Editorial
Existe grandeza em reconhecer erros e, mais ainda, em corrigi-los. E quando o erro é do Governo - que usualmente tem enorme dificuldade em reconhecer e aceitar falhas próprias -, a correção merece todos os elogios. O presidente Fernando Henrique Cardoso assumiu, com rara coragem, o erro cometido na Medida Provisória que proibia o acúmulo de pensões e aposentadorias pagas pelo INSS. A proibição atingiu um grande número de pessoas carentes. O presidente anunciou que vai revogar a Medida.
Entretanto, não se pode deixar de anotar o absurdo da situação. O Governo tem todas as condições para estudar todos os assuntos antes de tomar decisões. Pelo menos é o que se acredita. Existem assessorias para tudo e a informática é uma ferramenta de trabalho valiosa e usada em larga escala há muitos anos pelo Governo federal. Logo, é verdadeiramente inacreditável que o Executivo edite uma Medida Provisória - um tiro de canhão - sem antecipar seus efeitos laterais e colaterais, obrigando-se, dias depois, a fazer um mea culpa e deixar o dito pelo não dito, o decidido pelo não resolvido. É, na melhor das hipóteses, uma forma irresponsável de agir, num caso de tal magnitude.
O reconhecimento do erro é louvável e um alívio. Mas, não dissipa algumas dúvidas importantes. Seguramente, o Governo deveria ter uma idéia bem concreta, com base nas informações da Previdência Social, sobre o montante das acumulações de aposentadorias e pensões. Não se pode acreditar que o técnico encarregado do assunto quisesse atingir os mais carentes, as viúvas e pensionistas pobres. Se assim foi, então é caso de polícia ou crassa ignorância de quem escreveu o texto da Medida Provisória. Aparentemente, o presidente Fernando Henrique escolheu a segunda hipótese.

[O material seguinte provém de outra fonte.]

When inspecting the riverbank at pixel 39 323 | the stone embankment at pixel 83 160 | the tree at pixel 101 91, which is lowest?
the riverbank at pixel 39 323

O presidente da República desculpou-se dizendo, a propósito, que a MP era para derrubar um passarinho e acabou atingindo um elefante. A expressão é curiosa, pois a soma de pensão e aposensatoria de nossas viúvas daria quando muito um ratinho. Uma pensão mínima e uma aposentadoria minimíssima não podem ser, realmente, equiparadas a paquidermes.
Em face disto e em defesa do técnico, pode-se levantar a hipótese de que toda a confusão talvez se deva a um problema de vista. O Governo queria acertar dinossauros, aqueles que acumulam gordos proventos com várias aposentadorias e muitas pensões. E por miopia de alguém, acabou atingindo os pobres pardais que tentam sobreviver com as migalhas que conseguem receber de um sistema que, além de falho, é criminosamente discriminatório.
Este é o problema de todos os instrumentos ditatoriais. Estão aí, podem ser usados a qualquer hora e a razão é o que menos importa. O caso desta MP é muito ilustrativo. De número nada mais nada menos que 1.523, a Medida foi assinada em outubro do ano passado e não foi apreciada pelo Congresso no prazo legalmente exigido. Isto aconteceu repetidas vezes. A atual edição desta MP é a nona. E foi aí que, aproveitando a oportunidade, o Executivo resolveu incluir a proibição de acumulação de pensões e aposentadorias...
A ocasião é propícia para se exigir outra vez a completa extinção da ditadura no País. A Medida Provisória é um excremento do governo Sarney que invade atribuições do Legislativo, confunde o próprio governo, envergonha o País e sobressalta a população, ainda mais se usado sem critérios, como demonstrado pelo recuo do presidente da República.